Â
Â
"Apa!"
Alya menatap Bima dengan tatapan tak percaya mendengar ucapan pria yang sudah setahun menikahinya itu, ia menurunkan pandangannya dari wajah Bima ke sebuah kertas di atas meja yang baru saja Bima letakan dengan kasar di hadapannya. Ini adalah hal yang ia takutkan selama ini, ia mencoba menerima semua sikap Bima hanya agar ini tidak terjadi. Tapi sekarang justru sudah ada di depan matanya.
"Aku tidak butuh airmatamu, aku hanya butuh tanda tanganmu di kertas itu!" seru Bima ketika airmata Alya mengalir di pipinya. "apa salahku mas, sampai kau tega lakukan ini?" Â
"Salahmu, kau masih bertanya? Kesalahanmu adalah membuatku terjebak dalam pernikahan ini!"
"Aku rela meski hanya kau anggap sebagai pembantumu, tapi jangan ceraikan aku mas!"
"Jangan merengek padaku, aku bukan papa yang mudah tertipu dengan airmatamu. Kau tidak perlu khawatir, aku tidak menceraikanmu tanpa apapun. Akan ku pastikan kau tidak hidup dalam kekurangan!"
Alya menatapnya kecewa, kau tahu aku tak menginginkan apapun selain cintamu, Mas!
"Jangan membuang waktuku, apa susahnya menandatangani surat itu!"
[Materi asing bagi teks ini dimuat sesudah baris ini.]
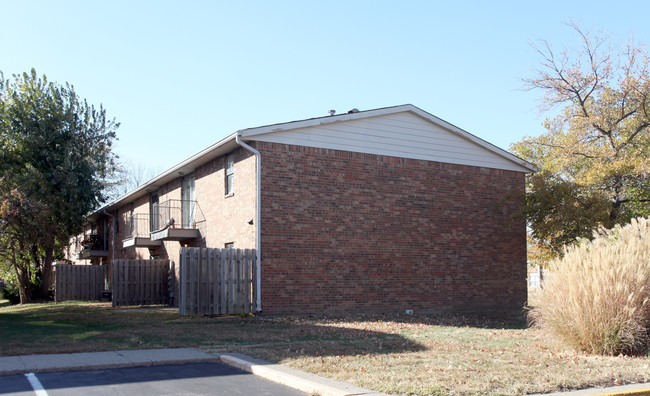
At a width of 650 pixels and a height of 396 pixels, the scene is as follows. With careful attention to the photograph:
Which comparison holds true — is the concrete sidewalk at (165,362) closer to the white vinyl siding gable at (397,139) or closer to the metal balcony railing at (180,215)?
the white vinyl siding gable at (397,139)

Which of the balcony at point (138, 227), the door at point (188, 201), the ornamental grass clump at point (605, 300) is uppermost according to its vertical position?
the door at point (188, 201)

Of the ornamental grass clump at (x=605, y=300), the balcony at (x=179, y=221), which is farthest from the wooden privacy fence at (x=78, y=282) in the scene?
the ornamental grass clump at (x=605, y=300)

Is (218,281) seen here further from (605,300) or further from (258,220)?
(605,300)

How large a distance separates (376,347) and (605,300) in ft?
11.7

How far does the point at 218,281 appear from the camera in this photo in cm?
1603

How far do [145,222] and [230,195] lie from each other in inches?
396

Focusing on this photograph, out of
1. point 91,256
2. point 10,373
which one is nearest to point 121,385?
point 10,373

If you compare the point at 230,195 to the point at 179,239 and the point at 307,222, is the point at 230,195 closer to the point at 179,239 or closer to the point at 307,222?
the point at 307,222

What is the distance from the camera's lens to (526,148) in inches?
1409

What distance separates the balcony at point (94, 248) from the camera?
105ft

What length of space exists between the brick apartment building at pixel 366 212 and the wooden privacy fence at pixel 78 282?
9.34 metres

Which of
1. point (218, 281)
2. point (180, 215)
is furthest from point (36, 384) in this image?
point (180, 215)

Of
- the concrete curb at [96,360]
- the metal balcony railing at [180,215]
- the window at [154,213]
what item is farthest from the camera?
the window at [154,213]

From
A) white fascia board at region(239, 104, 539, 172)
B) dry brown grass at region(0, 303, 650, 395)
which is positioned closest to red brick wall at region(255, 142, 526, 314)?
white fascia board at region(239, 104, 539, 172)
Alya masih terdiam, mereka memang membangun mahligai tanpa pondasi cinta. Tapi seiring jalannya waktu meski sikap Bima tak pernah baik padanya, Alya tetap membiarkan benih cinta tumbuh di hatinya. Ia hanyalah seorang gadis panti asuhan tempat ayah Bima sering menjadi donatur, dan pernikahan mereka adalah atas permintaan terakhir ayah Bima sebelum beliau meninggal. Bima terpaksa menerima hal itu meski jiwanya memberontak, setelah menikahpun ia tak bisa meninggalkan kebiasaan lamanya berpetualan cinta. Ia bahkan belum sekalipun menjamah istrinya, ia lebih memilih menikmati malam bersama para kekasihnya di luar rumah.